June 3, 2021
With inflation reaching above 4% recently, from rates of 2.6% about a year ago, anxieties regarding longer term inflation have entered the spotlight. The Fed’s easy-money policies and government stimulus spending had juiced growth and momentum into an epic bull run over the last year. However, these equity factors now face substantial risks from bond market volatility.
Often underappreciated, implied treasury volatility (TVOL) is a measure of uncertainty reflected in the options prices on 10-year yields. This implied volatility impounds all kinds of valuable economic information like inflation expectations, unemployment, and the direction of monetary policy.
Increases in TVOL are negatively related to aggregate market returns, as rate uncertainty causes equities to be riskier through the discount component of future cash flows. The graph below demonstrates the relationship between aggregate market returns and change in 10-year treasury volatility. All measures of TVOL are extracted from at-the-money futures options located on the OptionMetrics volatility surface.
It is evident that a rise in TVOL causes real headwinds for the broader equity market. However, we should not expect rate uncertainty to impact all stocks equally. Financial theory tells us sectors should have differing exposure to interest rate changes, namely growth and value. Growth stocks are anticipated to have larger cash flows in the future, therefore, rising rates should squeeze their valuations.
90-day rolling correlations are plotted for low Book-to-Market (B/M), or growth, and high B/M, or value, returns and TVOL changes in the next graph.

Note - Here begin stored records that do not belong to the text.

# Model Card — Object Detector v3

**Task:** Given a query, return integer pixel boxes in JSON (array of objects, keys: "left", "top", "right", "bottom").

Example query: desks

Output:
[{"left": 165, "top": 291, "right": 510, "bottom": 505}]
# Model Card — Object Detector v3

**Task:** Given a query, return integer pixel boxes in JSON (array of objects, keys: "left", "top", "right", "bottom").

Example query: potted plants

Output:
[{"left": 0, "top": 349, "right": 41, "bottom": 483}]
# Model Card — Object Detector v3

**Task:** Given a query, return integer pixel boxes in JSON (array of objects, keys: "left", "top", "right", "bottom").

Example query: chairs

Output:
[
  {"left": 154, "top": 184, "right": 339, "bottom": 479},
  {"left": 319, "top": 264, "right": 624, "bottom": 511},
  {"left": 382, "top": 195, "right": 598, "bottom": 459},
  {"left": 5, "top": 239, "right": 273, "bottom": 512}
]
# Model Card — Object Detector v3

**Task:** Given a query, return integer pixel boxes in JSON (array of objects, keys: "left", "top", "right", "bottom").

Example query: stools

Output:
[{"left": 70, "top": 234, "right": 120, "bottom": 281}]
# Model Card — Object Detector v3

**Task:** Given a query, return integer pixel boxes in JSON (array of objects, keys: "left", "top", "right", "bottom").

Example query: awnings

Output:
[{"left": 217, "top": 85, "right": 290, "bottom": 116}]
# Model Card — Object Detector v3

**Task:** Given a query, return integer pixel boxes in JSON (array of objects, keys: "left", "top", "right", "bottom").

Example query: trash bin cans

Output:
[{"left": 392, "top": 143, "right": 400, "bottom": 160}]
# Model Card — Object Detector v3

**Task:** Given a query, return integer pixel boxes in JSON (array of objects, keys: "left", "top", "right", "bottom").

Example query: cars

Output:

The sensitivities of growth and value to rates uncertainty track pretty closely to each other historically. However, growth and value exposures begin to diverge in a big way starting in 2021. While the high B/M portfolio has close to zero correlation to TVOL at the end of January, the low B/M stocks exhibit strong negative sensitivity near -0.5. Therefore, rises in TVOL impose much stronger losses on growth compared to value
FAANG stocks (or the most prominent U.S. tech stocks: Facebook, Amazon, Apple, Netflix, Google) are now increasingly sensitive to inflation news with rising rates squeezing their valuations. This is likely to fuel volatility into mid-June upon release of important economic data. Critical dates for this sector are Non-Farm Payroll news on June 4th and Core CPI numbers on June 10th. These dates are ex-ante known periods of heightened risks for tech with higher-than-expected employment or CPI, that can cause continued inflation anxiety for investors.